* _Les consignes_
1. Relevez mot pour mot, dans le récit sur l'affaire Djamila, le passage qui va de « Au ministère de » jusqu'à « sur des photos. » inclus.
2. Poursuivez le récit sur l'affaire Djamila après sa dernière phrase.

* _Extrait du document_

Au ministère de la justice, Simone Veil, une petite magistrate déléguée à l’époque, nous a aidés à la faire transférer car on voulait l’abattre, là-bas dans sa cellule, pour qu’elle ne parle pas. On l’a arrachée aux griffes de ses assassins probables, on a fait un grand procès contre les tortures et nous en sommes arrivés aussi loin qu’on pouvait arriver dans une affaire comme celle-ci pendant la guerre, car c’était encore la guerre. Elle a identifié ses bourreaux en les reconnaissant parmi d’autres militaires sur des photos.

Quand on a demandé leur nom, le ministre de la Défense, à l’époque M. Messmer a refusé de les donner en disant que ce serait mauvais pour le moral de l’Armée !
Par ailleurs, un mouvement international est né, avec des manifestations devant les ambassades de France à Washington, à Tokyo, partout, pour elle. Là-dessus, les accords d’Evian ont été signés, c’est-à-dire la fin de la guerre, avec une amnistie pour tous ceux qui, de près ou de loin, étaient poursuivis pour des événements en relation avec la guerre d’Algérie. Alors, la chose amusante, c’est que, bien entendu, Djamila a été amnistiée pour ce pourquoi on la poursuivait mais en même temps, moi, j’avais fait inculper le général Ailleret pour forfaiture et pour recel de malfaiteurs, et le ministre de la Défense, Messmer, puisqu’il refusait de nous donner les noms de ces soldats. Ils ont « bénéficié », si je puis dire, de la loi d’amnistie. L’instruction pénale a été close.

* _Extraits des données_
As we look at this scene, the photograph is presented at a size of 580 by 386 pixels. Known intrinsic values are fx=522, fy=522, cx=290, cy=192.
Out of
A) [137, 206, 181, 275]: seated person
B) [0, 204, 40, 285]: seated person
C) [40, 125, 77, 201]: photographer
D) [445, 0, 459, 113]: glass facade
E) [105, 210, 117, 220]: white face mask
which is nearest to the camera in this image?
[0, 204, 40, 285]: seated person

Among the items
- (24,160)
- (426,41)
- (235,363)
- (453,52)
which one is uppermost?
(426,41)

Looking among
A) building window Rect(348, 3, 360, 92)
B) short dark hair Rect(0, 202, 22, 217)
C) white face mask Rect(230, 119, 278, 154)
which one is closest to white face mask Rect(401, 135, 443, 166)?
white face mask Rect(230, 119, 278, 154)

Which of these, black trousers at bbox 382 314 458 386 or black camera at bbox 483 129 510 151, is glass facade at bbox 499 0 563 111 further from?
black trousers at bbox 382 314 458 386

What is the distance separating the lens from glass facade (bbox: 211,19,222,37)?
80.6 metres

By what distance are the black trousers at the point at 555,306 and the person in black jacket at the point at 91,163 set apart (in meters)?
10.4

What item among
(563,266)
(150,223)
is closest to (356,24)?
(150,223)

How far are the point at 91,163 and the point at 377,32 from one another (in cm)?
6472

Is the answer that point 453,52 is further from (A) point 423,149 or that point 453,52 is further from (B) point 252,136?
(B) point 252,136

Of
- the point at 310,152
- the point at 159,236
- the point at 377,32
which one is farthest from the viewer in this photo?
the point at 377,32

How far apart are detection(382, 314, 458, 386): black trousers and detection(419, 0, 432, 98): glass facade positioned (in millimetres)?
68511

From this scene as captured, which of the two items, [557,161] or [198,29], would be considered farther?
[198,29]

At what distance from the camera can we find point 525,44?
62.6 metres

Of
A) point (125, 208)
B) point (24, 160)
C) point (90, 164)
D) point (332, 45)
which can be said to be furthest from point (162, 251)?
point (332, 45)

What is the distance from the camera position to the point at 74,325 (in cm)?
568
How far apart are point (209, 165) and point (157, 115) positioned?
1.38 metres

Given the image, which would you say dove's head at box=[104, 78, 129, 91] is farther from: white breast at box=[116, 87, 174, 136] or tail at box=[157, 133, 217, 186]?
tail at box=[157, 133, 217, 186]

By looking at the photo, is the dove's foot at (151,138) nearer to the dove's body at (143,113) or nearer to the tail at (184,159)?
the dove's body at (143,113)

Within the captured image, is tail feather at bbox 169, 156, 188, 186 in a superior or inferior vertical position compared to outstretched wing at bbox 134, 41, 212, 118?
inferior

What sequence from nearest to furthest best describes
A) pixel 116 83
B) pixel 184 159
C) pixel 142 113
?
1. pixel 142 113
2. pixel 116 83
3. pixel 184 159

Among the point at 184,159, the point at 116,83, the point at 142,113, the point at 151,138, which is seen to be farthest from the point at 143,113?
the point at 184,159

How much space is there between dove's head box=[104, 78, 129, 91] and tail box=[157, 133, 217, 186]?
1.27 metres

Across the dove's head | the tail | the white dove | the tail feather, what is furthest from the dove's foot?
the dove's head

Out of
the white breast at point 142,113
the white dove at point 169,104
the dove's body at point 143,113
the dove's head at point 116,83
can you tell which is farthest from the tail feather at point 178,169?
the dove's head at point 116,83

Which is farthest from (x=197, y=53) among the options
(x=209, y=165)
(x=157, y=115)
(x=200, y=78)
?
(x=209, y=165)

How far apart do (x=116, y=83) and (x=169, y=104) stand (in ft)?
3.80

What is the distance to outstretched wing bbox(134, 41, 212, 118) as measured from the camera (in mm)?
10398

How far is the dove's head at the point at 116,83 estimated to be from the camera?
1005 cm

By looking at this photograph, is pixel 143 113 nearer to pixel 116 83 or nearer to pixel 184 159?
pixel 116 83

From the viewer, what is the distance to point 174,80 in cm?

* _Réponses à l'exercice_
1.
Au ministère de la justice, Simone Veil, une petite magistrate déléguée à l’époque, nous a aidés à la faire transférer car on voulait l’abattre, là-bas dans sa cellule, pour qu’elle ne parle pas. On l’a arrachée aux griffes de ses assassins probables, on a fait un grand procès contre les tortures et nous en sommes arrivés aussi loin qu’on pouvait arriver dans une affaire comme celle-ci pendant la guerre, car c’était encore la guerre. Elle a identifié ses bourreaux en les reconnaissant parmi d’autres militaires sur des photos.

2.
J’ai aussi écrit un livre. J’ai rendu public tout le dossier d’instruction, ce que je n’avais pas le droit de faire. Il y avait des lettres d’elle et de son père de soixante-dix ans, qu’on avait torturé et qui criait : « Vive la France ! Pourquoi vous me faites ça ? » Sa sœur, qui était enceinte, torturée, qui a fait une fausse couche ! Djamila Boupacha représente un peu symboliquement ce qui est important pour moi : la défense de l’intégrité physique et morale des individus, les droits de la personne humaine, la lutte contre la torture, la lutte contre la colonisation. Mais en plus, c’était une jeune fille vierge de vingt ans qui avait été violée abominablement. Elle était un peu devenue le symbole de la lutte contre la torture et de la lutte du peuple algérien. Mais pour moi, si vous voulez, d’avantage, elle était devenue ce pour quoi je m’étais engagée comme avocate depuis toujours.

Depuis, entre autres appels, j’en ai signé un qui s’appelle l’Appel des douze pour la reconnaissance de la torture en Algérie. Nous sommes donc douze avec notamment Germaine Tillion, Pierre Vidal-Naquet (historien). En Algérie, la torture était érigée, soutenue, motivée je dirais, par la raison d’Etat, car le personnel politique était plus que complice : c’était le donneur d’ordre. Le Parlement tout entier, à l’exception de quelques voix, avait voté les pouvoirs spéciaux en Algérie. Il n’y avait plus de règles : on arrêtait, on mettait en garde à vue, les gens disparaissaient avec l’approbation du pouvoir politique. Pour notre appel à la reconnaissance de ce crime d’Etat, le Premier ministre nous a déjà suivis puisqu’il l’a reconnu. Reste le président de la République auprès duquel nous allons incessamment d’ailleurs tenter une démarche.

Cette reconnaissance n’est pas du tout une vindicte, ni un désir de vengeance. Nous voulons la reconnaissance de ce qui s’est passé, ne serait-ce qu’au point de vue pédagogique pour les générations qui viennent, que l’on ne truque pas l’Histoire de France.

L’intégralité de l’entretien est à retrouver ici http://bf.8ethique.free.fr/8halimi.htm

Bibliographie non exhaustive
Djamila Boupacha (préface de Simone de Beauvoir), Gallimard, 1962.
Le lait de l’oranger, Gallimard, 1988.
La cause des femmes, Gallimard, Folio, 1992 (nouv. ed.).
La nouvelle cause des femmes, Seuil, 1997.
Fritna, Plon, 1999.

 

Auteur
L. M.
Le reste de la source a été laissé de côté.